Sentiment Analysis and Comprehensive Evaluation of Supervised Machine Learning Models Using Twitter Data on Russia-Ukraine War

SN Comput Sci. 2023;4(4):346. doi: 10.1007/s42979-023-01790-5. Epub 2023 Apr 21.

Abstract

The Russia-Ukrainian War refers to the ongoing hostilities between Russia and Ukraine. It was first focused on whether Crimea and the Donbass were formally recognised as being a part of Ukraine when Russia started it in February 2014. The conflict dramatically grew when Russia began its incursion of Ukraine on February 24, 2022, following a military build-up on the Russian-Ukrainian border that started in late 2021. Examining public perceptions of the crisis between Russia and Ukraine is the goal of this piece. These days, social media has taken on a significant role in communication, and as a result, opinions can be found on platforms like Facebook, Twitter, and Instagram. The study makes use of his 11,250 tweets about the war between Russia and Ukraine from his Twitter account. Techniques, including image processing, object identification, and natural language processing, have shown application, power, and potential for machine learning. The same applies to text analytics. For text analysis, sentiment analysis, and entity annotation, machine learning techniques are frequently employed. According to the applicability and efficacy of the machine learning model, natural language processing toolkit in python is utilised in to examine the textual polarity and subjectivity score of tweets. Moreover, because machine learning models have a high degree of classification accuracy, they have been widely utilised to categorise emotions. We have developed and test models using three feature extraction techniques: TF-IDF (term frequency-inverse document frequency), BoW (bag of words), and N-gram.

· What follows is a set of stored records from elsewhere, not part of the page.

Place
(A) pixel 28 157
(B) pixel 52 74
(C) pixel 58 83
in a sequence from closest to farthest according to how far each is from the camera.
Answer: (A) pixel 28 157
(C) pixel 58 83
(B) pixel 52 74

Each model was assessed using a number of important performance indicators, including accuracy, precision, recall, and F1 score. Results show that the extra trees classifier (ETC) model achieves a highest accuracy of 0.84 in combination with the Bow property which is a measure to evaluate the efficacy of a machine learning algorithm. Logistic regression (LR), decision tree (DT), support vector machine (SVM), XGB, Gaussian naive base (GNB), ADA, and K-nearest neighbours (KNN) comparison have also been made.

Keywords: Feature engineering; Machine learning; Sentiment analysis; Supervised machine learning models; Text classification.